The primary source of aggravation is Peter Berg as Frank. Berg is not necessarily to blame -- the character as he plays it could've been there on the page -- but Frank is so relentlessly stupid, so incredibly and utterly clueless, that he honestly seems like a five-year-old child. Before seeing the film, I wondered how the characters would end up cryogenically frozen, which is a conundrum the finished film doesn't really find a way to solve. Not only does Andrus lean on Frank's nearly alien cluelessness (and Willie's complete unconsciousness) in order for Dr. Chilblains to successfully lure the two into the freezing chamber, but he and Richter are still not confident that sells it, resulting in Berg's character explaining the entire first 30 minutes in voice-over. Every moment of this narration explains what's happening on screen, which makes it seem like a last-ditch effort to avoid showing scenes that didn't work. Furthermore, on top of even that, the story in this section involves a convoluted semi-kidnapping plot constructed to get Willie and Frank into a field with Bob pointing a gun at them, which in and of itself is unnecessary. The end result that Andrus wants is that Willie has a potentially fatal injury, which could just as easily have been explained in a fraction of the time without any other characters.
Tonally, the film is just as disjointed. What Richter clearly wants to do is throw back to the days of old Hollywood, when romances were sweeping and sentimental. Sadly, he has no idea how to get there without all of the unnecessary detours in Andrus' script, which takes shortcuts through wacky and stupid in attempts to be a romantic drama.

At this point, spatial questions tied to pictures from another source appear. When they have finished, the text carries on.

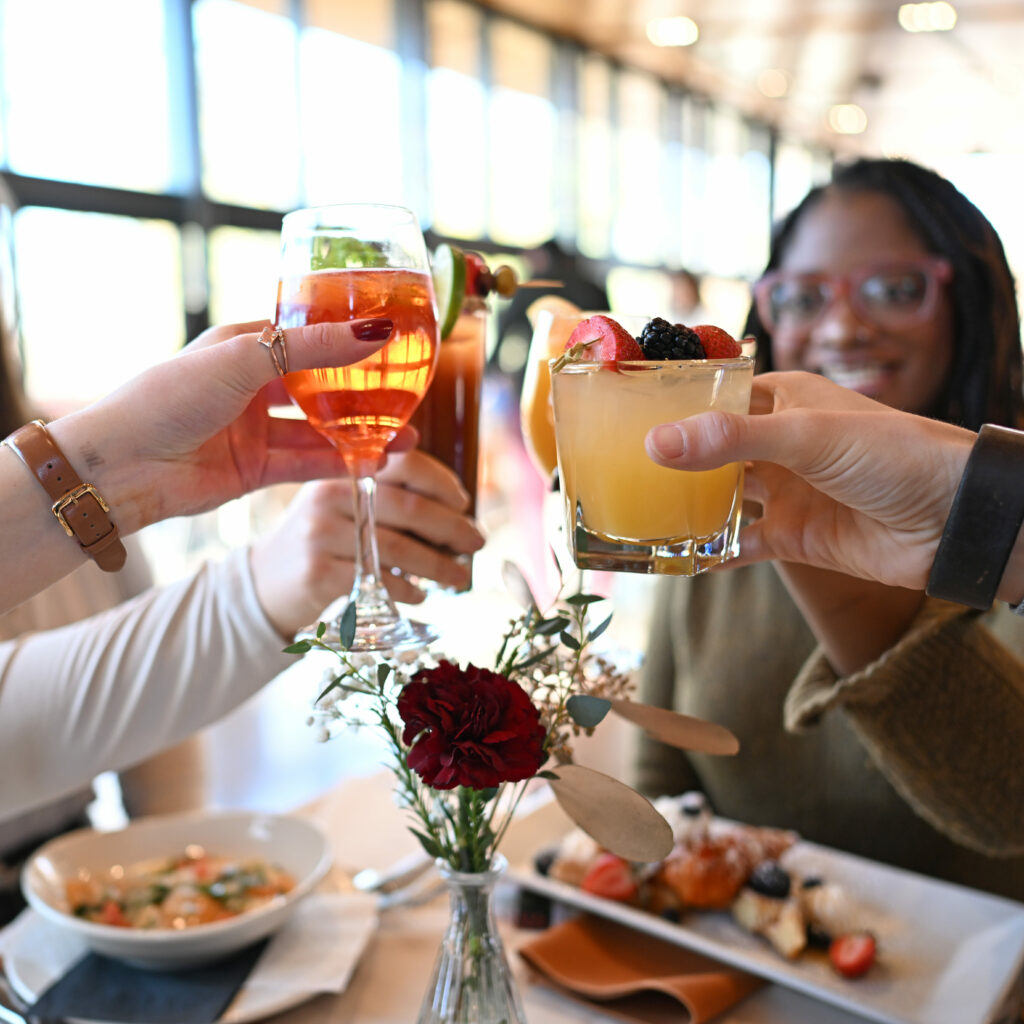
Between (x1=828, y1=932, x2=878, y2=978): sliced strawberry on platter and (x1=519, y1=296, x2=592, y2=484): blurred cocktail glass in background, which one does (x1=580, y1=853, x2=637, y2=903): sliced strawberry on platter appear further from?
(x1=519, y1=296, x2=592, y2=484): blurred cocktail glass in background

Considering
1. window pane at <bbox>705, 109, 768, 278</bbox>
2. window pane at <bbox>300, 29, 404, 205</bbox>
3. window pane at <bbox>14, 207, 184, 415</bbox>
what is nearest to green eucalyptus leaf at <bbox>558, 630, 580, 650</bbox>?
window pane at <bbox>14, 207, 184, 415</bbox>

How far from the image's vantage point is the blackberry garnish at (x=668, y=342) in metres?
0.83

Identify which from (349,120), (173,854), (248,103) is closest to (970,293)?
(173,854)

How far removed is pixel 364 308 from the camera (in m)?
0.97

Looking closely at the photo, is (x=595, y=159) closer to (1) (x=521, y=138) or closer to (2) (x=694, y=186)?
(1) (x=521, y=138)

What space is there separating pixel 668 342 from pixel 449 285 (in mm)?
408

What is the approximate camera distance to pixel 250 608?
1382 mm

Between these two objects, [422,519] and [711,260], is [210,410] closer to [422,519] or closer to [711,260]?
[422,519]

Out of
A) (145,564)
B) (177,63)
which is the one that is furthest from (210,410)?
(177,63)

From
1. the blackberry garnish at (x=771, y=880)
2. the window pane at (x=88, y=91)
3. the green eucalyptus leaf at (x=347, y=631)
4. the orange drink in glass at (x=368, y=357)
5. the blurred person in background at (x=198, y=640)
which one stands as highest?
the window pane at (x=88, y=91)

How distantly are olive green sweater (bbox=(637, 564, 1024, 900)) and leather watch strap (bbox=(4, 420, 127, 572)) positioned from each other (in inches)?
34.9

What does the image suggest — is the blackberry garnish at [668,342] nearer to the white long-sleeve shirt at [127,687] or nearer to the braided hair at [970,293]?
the white long-sleeve shirt at [127,687]

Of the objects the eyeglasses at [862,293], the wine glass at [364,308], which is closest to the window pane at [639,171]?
the eyeglasses at [862,293]

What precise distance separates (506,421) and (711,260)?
29.3 feet
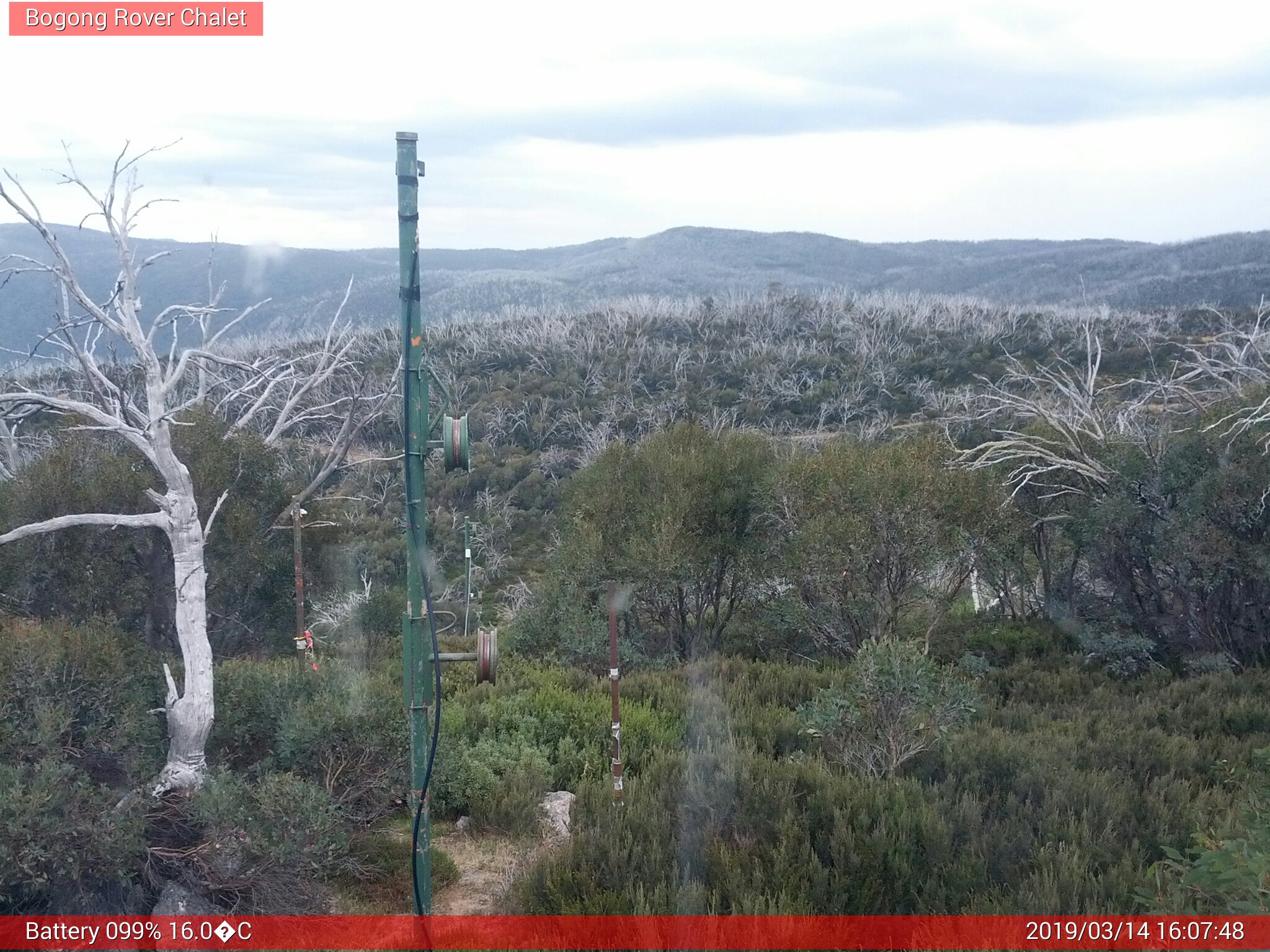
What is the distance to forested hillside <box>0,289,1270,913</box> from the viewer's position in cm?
560

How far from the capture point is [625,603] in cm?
1402

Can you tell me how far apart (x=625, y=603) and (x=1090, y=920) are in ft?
31.2

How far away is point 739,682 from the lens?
1067 cm

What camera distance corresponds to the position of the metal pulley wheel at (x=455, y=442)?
14.8ft

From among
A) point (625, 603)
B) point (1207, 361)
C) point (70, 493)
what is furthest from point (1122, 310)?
point (70, 493)

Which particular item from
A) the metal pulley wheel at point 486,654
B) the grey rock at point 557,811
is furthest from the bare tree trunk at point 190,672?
the metal pulley wheel at point 486,654

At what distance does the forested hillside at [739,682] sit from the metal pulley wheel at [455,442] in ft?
8.32

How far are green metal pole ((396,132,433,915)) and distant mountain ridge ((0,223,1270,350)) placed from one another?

The Bob Freeman subplot does nothing but add a bit of cynicism that taints the whole "1960s Americana" vibe (no reason to be nostalgic for a time the film doesn't paint an evocatively rosy picture of), the goofy gags about blue piss and ATM machines are both dumb and discordant, and the constant contrivances don't end with the non-kidnapping. After that endless 30 minutes getting the characters to the present, the film then wastes another 20 as they slowly realize they're in 1991. One-third of a movie is too long to wait for a film to set up its premise, much less two. (The one highlight: a very young Janeane Garofalo as a fast food clerk.)

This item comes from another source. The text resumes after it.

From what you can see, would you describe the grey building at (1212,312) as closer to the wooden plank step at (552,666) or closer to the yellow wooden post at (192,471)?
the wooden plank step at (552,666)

That said, when the movie finally gets to the place it's trying to go -- the reunion of Willie with his previously tiny daughter (Cassy Friel in 1962, Colleen Flynn in 1991), and his wife Jay -- there is a surprise chunk of the movie that works. Not only does the movie finally sideline Frank for a little while, giving Wimmer's low-key charm a chance to take over, but Wimmer has good support in Flynn and Harden, who capture the confusing rush of emotions at seeing Willie again after so many years. Had the film spent its first half really letting the audience learn to love Willie and Jay as much as they love each other, and spent the second half watching them find their footing, this could have been a fun little sci-fi-tinged fairy tale of a movie. Instead, by the time Willie and Jay finally unite, the movie is almost over, having used up too much energy trying to explain conceits the audience has come in ready to accept. Despite having made a film about the sadness of lost time, the filmmakers don't seem to have taken their own movie to heart.
Late For Dinner arrives in a standard Viva Elite Blu-ray case with its original 1991 poster art mostly intact, although the tagline has been removed to make sure the design of the poster is preserved. The single-disc release otherwise utilizes Kino's black-text-on-white backdrop template and there is no insert inside the case.
The Video and Audio
Presented in 1.85:1 1080p AVC and DTS-HD Master Audio 2.0, this is a very nice presentation for fans of the film to enjoy. Grain and fine detail are surprisingly strong for a forgotten early '90s comedy, with no signs of irritating noise reduction or sharpening. Colors feel a touch flattened or washed-out, but that could also be an intentional adjustment to give the film more of a Normal Rockwell kind of appearance. Very minor print damage is visible in the form of white specks that pop in from time to time, but it's a quibble at best. The stereo sound presentation is more than enough to handle this film, which is light on wild sci-fi action and more focused on dialogue and character moments, which are reproduced faithfully. The film's soundtrack sounds nice and the overall listening experience is pleasant, if not deeply immersive. Sadly, no captions or subtitles are included.
None, not even a trailer.
Unlike Buckaroo Banzai, I'm afraid Late For Dinner is not a lost masterpiece. This messy film is dragged down by an awful screenplay that eats away at the movie's chances to tell its story right, forcing director W.D. Richter and his cast to cram in a bit of charm into the last 20 minutes. Skip it.